Postby ganghis » Fri Nov 04, 2011 11:31 am

Hi Simone,
Guess it's time I chimed in. I haven't followed the whole thread in detail, so pardon me if I didn't pick up on certain details of your analysis.

I'd suggest using the Conn & Cooch approach if you have a lot of 'unknown' state individuals. What's a lot? Well, my intuition says about 20% or so. Less than that, and the anticipated increase in precision is probably a lot smaller than the increase in headache that you'd get from having to learn new software or adapting existing MARK models to meet your needs (more on that later). There's nothing 'wrong' with censoring data here - the only parameter it biases in your case is detection probability, but who cares about that anyway?

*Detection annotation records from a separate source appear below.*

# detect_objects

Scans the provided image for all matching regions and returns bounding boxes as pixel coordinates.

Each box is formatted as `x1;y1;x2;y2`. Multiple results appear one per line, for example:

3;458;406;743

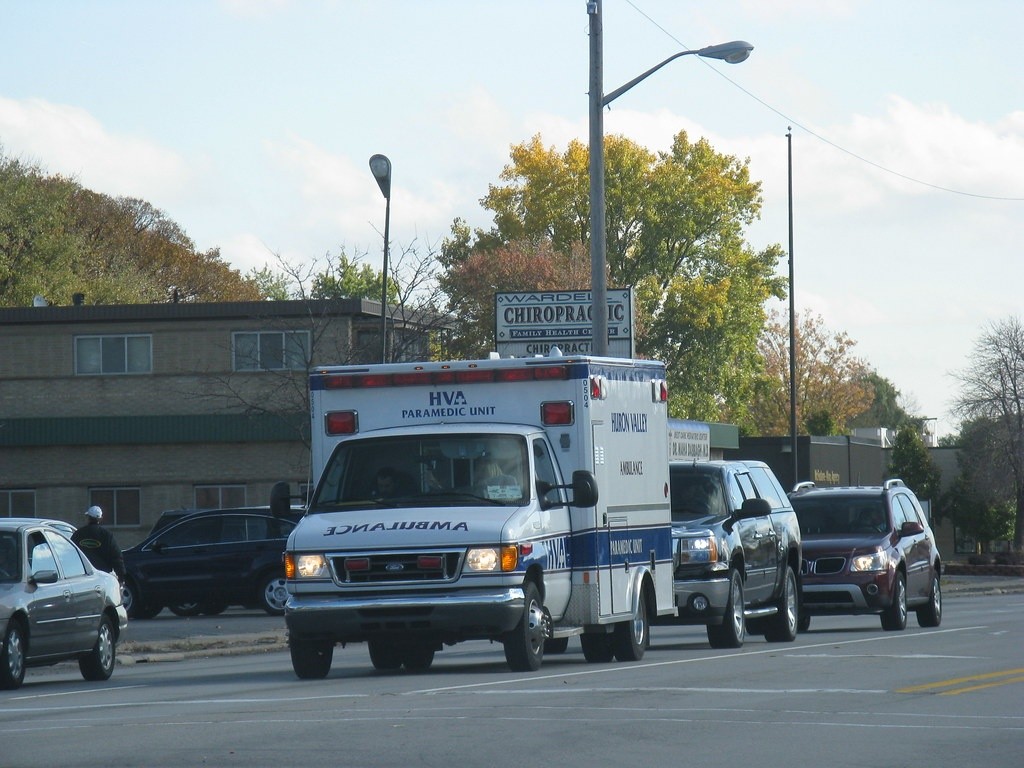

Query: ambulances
270;347;678;679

I learned how to fit models in ESURGE on my own, through the help of it's documentation and through some helpful presentations posted on Remi (Choquet)'s website. There is also some more specific instructions in the online supplement to Conn & Cooch that will help you when you try to fit these partial observation models. That said, I have a fair amount of experience and intuition about these models; others may find a workshop useful.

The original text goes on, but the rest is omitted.